Penulis : A. Malik
Malang, Tagarjatim.com – Jajaran kepolisian terus menggempur peredaran minuman keras ilegal, salah satunya dengan menggerebek rumah produksi minuman fermentasi beralkohol tanpa izin di Desa Junrejo, Kecamatan Junrejo, Kota Batu. Dalam konferensi pers yang digelar di ruang Rupatama Polres Batu, Kapolres Batu AKBP Andi Yudha Pranata menjelaskan, rumah industri tersebut telah beroperasi sejak tahun 2017. Kadar alkohol dalam minuman yang dihasilkan mencapai 27%.
“Pada Jumat, 2 Agustus 2024, sekitar pukul 14.30 WIB, petugas kami berhasil menggerebek rumah yang dijadikan tempat produksi ilegal ini. Tersangka PA, pemilik home industri tersebut telah menjalankan usaha ini selama hampir tujuh tahun tanpa memiliki izin resmi,” ungkap Kapolres Batu Selasa (20/8/2024).
Dari rumah produksi miras tersebut, polisi mengamankan berbagai barang bukti yang digunakan dalam proses produksi minuman beralkohol ilegal. Barang bukti yang disita antara lain satu set mesin destilasi atau penyulingan, mesin sterilisasi atau pengering, galon plastik untuk media pencampuran, gelas ukur, dan alkohol meter. Selain itu, berbagai bahan baku seperti buah-buahan, air, ragi sakaromises, dan gula juga turut diamankan.

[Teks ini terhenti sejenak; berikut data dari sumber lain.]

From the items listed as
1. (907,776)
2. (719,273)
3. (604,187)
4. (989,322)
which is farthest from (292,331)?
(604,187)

Sementara hasil produksi yang berhasil disita oleh pihak kepolisian meliputi 145 botol berukuran 4,5 liter, 50 botol berukuran 750 mililiter, dan 60 galon berukuran 18 liter. Semua barang bukti ini akan diproses lebih lanjut melalui sistem peradilan cepat (Tipiring) yang akan dilaksanakan pada Rabu, 21 Agustus 2024, di Pengadilan Negeri Malang. Tersangka PA dijerat dengan Pasal 300 KUHP terkait kegiatan penjualan minuman beralkohol tanpa izin. Namun, polisi tak menahan tersangka lantaran ancaman hukuman dibawah 1 tahun.

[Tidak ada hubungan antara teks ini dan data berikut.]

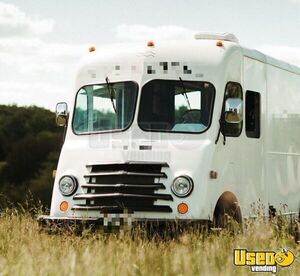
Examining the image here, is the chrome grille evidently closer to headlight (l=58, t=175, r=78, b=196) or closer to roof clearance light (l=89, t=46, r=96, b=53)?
headlight (l=58, t=175, r=78, b=196)

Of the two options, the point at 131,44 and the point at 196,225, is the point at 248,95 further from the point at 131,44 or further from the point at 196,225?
the point at 196,225

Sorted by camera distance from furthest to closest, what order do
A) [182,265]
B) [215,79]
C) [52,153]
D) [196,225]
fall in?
[52,153] < [215,79] < [196,225] < [182,265]

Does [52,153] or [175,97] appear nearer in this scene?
[175,97]

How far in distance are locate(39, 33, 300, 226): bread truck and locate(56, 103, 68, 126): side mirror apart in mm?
16

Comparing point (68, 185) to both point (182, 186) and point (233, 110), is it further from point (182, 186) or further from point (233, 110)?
point (233, 110)

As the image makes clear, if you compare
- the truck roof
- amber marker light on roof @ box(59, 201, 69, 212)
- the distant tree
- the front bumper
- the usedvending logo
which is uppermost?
the distant tree

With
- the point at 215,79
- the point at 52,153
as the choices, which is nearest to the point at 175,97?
the point at 215,79

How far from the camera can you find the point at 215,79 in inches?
453

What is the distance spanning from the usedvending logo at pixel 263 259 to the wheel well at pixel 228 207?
1.94 m

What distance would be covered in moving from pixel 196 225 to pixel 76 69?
3208 millimetres

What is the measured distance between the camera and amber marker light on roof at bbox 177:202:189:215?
10.7m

Kapolres Batu menegaskan pihaknya akan terus berkoordinasi dengan instansi terkait untuk menentukan langkah hukum selanjutnya terhadap kegiatan produksi dan perdagangan minuman beralkohol ilegal ini. “Kami akan merumuskan tindakan lanjutan bersama instansi terkait untuk memastikan bahwa pelaku mendapatkan hukuman yang sesuai dengan peraturan yang berlaku,” tutupnya.